Convert the lines of the items below into a JSON list of strings, one string per line, leaving out blank lines. Begin at the line that contains "Among (473,151), (272,543), (692,185), which" and continue through the end of the items.

[Spatial reasoning question data]
○ ○ ○ ○
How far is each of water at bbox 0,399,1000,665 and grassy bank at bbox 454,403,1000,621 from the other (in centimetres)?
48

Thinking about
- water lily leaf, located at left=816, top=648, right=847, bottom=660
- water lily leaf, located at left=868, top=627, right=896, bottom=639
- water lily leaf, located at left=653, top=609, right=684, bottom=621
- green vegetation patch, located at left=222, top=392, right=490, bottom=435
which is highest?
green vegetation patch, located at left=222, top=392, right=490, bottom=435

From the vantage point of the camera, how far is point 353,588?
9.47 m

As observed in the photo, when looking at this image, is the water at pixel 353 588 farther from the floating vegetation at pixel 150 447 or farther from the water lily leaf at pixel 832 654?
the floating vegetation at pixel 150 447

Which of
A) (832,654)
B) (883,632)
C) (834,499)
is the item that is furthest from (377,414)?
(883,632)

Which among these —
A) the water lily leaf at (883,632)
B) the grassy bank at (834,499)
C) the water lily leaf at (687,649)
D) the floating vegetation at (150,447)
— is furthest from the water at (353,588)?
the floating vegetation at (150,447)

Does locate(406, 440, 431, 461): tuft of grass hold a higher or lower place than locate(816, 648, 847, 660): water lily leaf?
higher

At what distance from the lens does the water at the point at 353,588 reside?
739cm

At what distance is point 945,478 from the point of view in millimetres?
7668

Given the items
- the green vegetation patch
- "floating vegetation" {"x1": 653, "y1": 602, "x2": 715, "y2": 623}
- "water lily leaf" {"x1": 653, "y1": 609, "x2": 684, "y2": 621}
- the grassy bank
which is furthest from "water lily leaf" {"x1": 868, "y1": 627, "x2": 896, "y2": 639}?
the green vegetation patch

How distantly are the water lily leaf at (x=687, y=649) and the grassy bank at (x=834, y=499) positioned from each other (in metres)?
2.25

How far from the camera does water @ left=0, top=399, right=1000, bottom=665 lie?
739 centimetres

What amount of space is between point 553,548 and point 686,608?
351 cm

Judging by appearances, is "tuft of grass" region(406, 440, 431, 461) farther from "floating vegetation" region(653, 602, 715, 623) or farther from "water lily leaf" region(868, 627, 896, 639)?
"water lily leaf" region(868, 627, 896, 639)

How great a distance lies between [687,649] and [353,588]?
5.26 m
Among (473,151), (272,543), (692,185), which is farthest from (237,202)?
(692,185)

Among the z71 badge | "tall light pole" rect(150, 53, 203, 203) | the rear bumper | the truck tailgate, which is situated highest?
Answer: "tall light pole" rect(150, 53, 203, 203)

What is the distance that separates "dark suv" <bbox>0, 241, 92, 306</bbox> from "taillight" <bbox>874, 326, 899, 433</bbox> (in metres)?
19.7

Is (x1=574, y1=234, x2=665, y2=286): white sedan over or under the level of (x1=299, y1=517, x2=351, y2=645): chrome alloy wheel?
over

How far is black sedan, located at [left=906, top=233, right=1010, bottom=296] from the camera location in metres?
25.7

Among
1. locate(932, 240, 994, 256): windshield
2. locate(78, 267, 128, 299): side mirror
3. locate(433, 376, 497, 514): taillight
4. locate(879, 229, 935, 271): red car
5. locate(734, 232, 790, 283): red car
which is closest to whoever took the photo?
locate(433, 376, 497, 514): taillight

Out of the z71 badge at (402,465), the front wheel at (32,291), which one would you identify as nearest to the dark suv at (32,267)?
○ ○ ○ ○
# Written response
[
  "Among (473,151), (272,543), (692,185), which is farthest from (237,202)?",
  "(692,185)",
  "Among the z71 badge | \"tall light pole\" rect(150, 53, 203, 203) | the rear bumper | the truck tailgate, which is situated highest?",
  "Answer: \"tall light pole\" rect(150, 53, 203, 203)",
  "What is the distance that separates \"dark suv\" <bbox>0, 241, 92, 306</bbox> from \"taillight\" <bbox>874, 326, 899, 433</bbox> (in metres)?",
  "19.7",
  "Is (x1=574, y1=234, x2=665, y2=286): white sedan over or under the level of (x1=299, y1=517, x2=351, y2=645): chrome alloy wheel?",
  "over",
  "How far is black sedan, located at [left=906, top=233, right=1010, bottom=296] from the camera location in metres?",
  "25.7",
  "Among",
  "1. locate(932, 240, 994, 256): windshield",
  "2. locate(78, 267, 128, 299): side mirror",
  "3. locate(433, 376, 497, 514): taillight",
  "4. locate(879, 229, 935, 271): red car",
  "5. locate(734, 232, 790, 283): red car",
  "which is closest to whoever took the photo?",
  "locate(433, 376, 497, 514): taillight",
  "Out of the z71 badge at (402,465), the front wheel at (32,291), which one would you identify as nearest to the dark suv at (32,267)?"
]